2️⃣ Mounting the container logs into the sidecar so that Filebeat can access them.
3️⃣ The Docker socket needs to be mounted so Filebeat can read the co.elastic.logs
annotations. Accessing the Docker socket also requires the container to run as root
.
Finally, a .env
file manages the Elastic Stack version centrally:
ELASTIC_VERSION=7.16.2
This is it. The Filebeat module applies its rules automatically to the Elasticsearch container, and the result shows up in Kibana:
The full example of the final plan D approach is also on GitHub.
Conclusion #
Once you know what you are looking for, this is a straightforward problem to solve. But at first, moving from log files to STDOUT
looks like a challenge, as shown in my failed plan A. Also, explicit processing rules only complicate log processing as you add log formats, which plan B covered. Plan C was relatively straightforward but requires a lot of boilerplate code — I’m not sure I would want to do this for 20 different Filebeat modules. Finally, with the change in paradigm that every container should define its own rules in plan D, the setup with Docker is not so different to log files again. After all, when creating the Docker image, you know the format, and you can roll out changes in a single place.

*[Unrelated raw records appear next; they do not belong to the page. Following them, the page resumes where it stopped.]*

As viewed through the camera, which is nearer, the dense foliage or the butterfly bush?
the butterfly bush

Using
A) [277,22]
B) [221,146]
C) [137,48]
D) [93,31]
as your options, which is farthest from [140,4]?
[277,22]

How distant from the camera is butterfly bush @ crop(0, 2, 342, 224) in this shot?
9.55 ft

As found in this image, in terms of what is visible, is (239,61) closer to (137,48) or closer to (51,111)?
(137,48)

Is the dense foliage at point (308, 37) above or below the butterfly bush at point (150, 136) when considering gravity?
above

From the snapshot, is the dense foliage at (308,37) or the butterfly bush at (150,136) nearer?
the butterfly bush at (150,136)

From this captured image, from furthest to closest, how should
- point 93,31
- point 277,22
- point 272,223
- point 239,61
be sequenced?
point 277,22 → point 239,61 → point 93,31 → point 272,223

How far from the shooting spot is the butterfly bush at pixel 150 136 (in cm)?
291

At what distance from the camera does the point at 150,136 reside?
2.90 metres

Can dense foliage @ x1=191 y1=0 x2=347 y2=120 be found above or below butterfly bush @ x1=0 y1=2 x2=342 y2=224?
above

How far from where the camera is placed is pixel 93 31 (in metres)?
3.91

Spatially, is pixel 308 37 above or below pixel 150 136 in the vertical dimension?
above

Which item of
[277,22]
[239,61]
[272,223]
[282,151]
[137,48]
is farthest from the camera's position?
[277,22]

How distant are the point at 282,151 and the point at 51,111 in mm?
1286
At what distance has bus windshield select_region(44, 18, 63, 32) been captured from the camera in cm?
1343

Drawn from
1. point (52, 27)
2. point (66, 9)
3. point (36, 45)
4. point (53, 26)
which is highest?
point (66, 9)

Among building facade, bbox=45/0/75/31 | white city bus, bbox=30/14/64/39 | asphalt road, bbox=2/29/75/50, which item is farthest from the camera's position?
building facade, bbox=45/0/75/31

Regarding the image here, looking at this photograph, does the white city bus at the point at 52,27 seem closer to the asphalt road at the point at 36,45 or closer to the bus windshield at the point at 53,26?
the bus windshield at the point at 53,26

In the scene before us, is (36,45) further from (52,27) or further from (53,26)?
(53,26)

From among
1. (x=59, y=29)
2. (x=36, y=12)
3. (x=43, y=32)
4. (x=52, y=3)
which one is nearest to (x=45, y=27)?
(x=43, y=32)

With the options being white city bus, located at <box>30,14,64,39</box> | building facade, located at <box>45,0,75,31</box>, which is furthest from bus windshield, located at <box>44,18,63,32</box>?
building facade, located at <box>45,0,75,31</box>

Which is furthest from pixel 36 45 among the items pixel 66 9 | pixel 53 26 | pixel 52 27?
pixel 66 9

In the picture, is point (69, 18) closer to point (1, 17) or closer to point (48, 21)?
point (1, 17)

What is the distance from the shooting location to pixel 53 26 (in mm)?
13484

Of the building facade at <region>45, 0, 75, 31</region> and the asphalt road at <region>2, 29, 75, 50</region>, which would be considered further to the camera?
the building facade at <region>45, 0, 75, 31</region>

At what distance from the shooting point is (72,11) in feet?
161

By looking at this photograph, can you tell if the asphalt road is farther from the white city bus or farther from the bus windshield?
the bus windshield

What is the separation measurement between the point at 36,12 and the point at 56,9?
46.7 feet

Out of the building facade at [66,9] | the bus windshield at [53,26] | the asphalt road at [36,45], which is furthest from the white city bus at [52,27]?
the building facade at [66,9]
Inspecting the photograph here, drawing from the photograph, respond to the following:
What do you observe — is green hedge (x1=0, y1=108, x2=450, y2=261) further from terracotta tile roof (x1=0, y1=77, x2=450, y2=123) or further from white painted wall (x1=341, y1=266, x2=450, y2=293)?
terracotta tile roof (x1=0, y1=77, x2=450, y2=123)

One final point for discussion: Adding a Docker label for logging on the container sounds like additional coupling. If many systems use a similar approach, you’ll end up with a soup of labels. That’s why they should be namespaced like co.elastic.logs/*
. For me, this is an acceptable tradeoff, and I would rather have it than more boilerplate code. If you disagree, you can use the plan C approach instead.